## Required action
For this task, extract exactly the lines of the data below, from the line containing "Free Flight Ticket" through the last one, with pictures left out.

## Material provided
· · · · ·
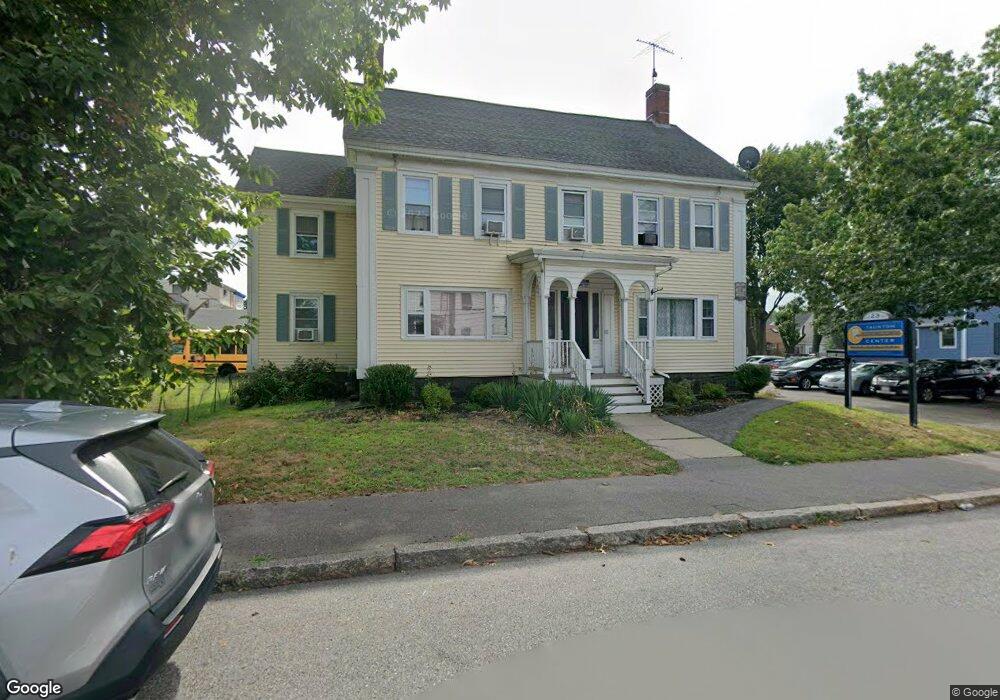 23 Cedar St unit 1 Right, Taunton, MA 02780 - photo 1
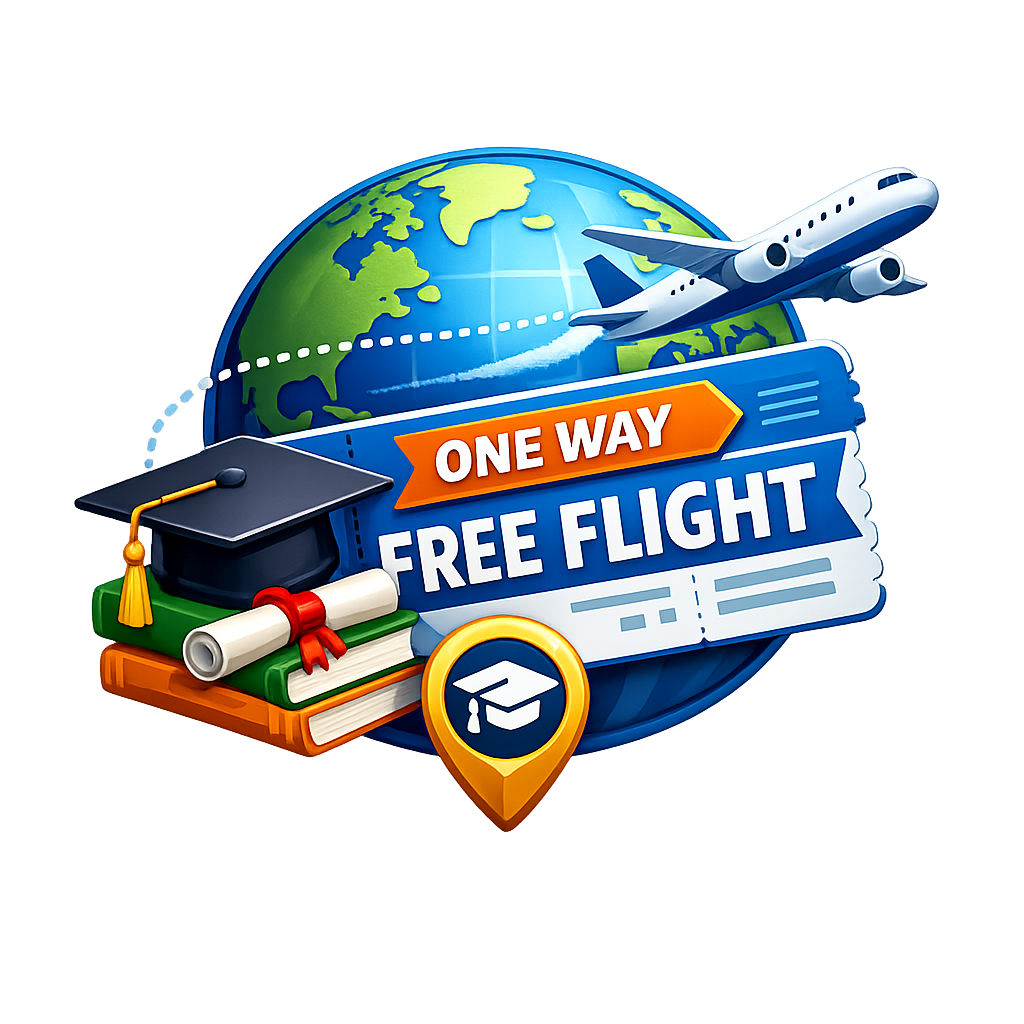 Free Flight Ticket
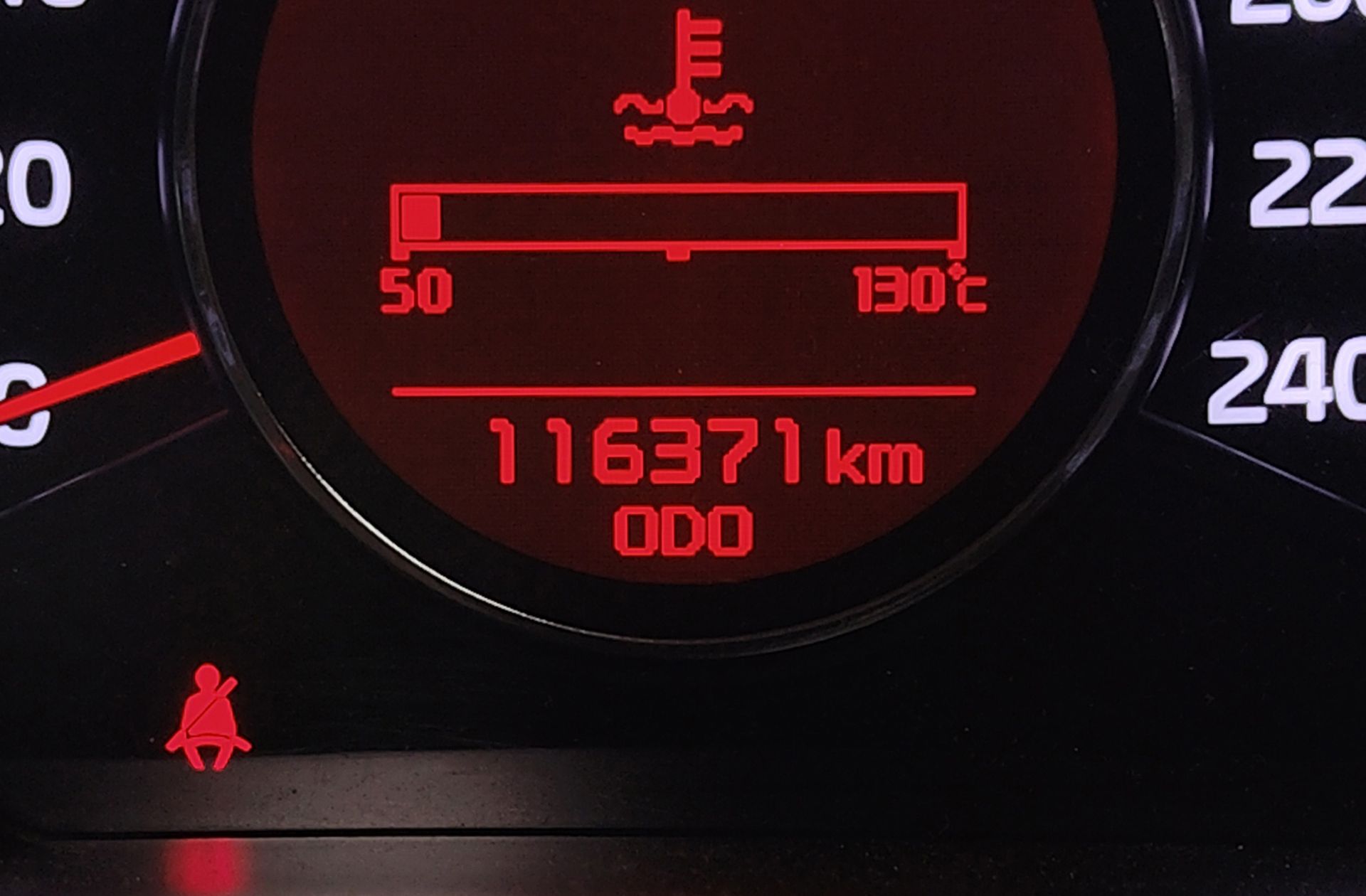 Kia Ceed 1.6 CRDi VGT Drive - foto 8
· · · · ·
## Exercise solution
 Free Flight Ticket
 Kia Ceed 1.6 CRDi VGT Drive - foto 8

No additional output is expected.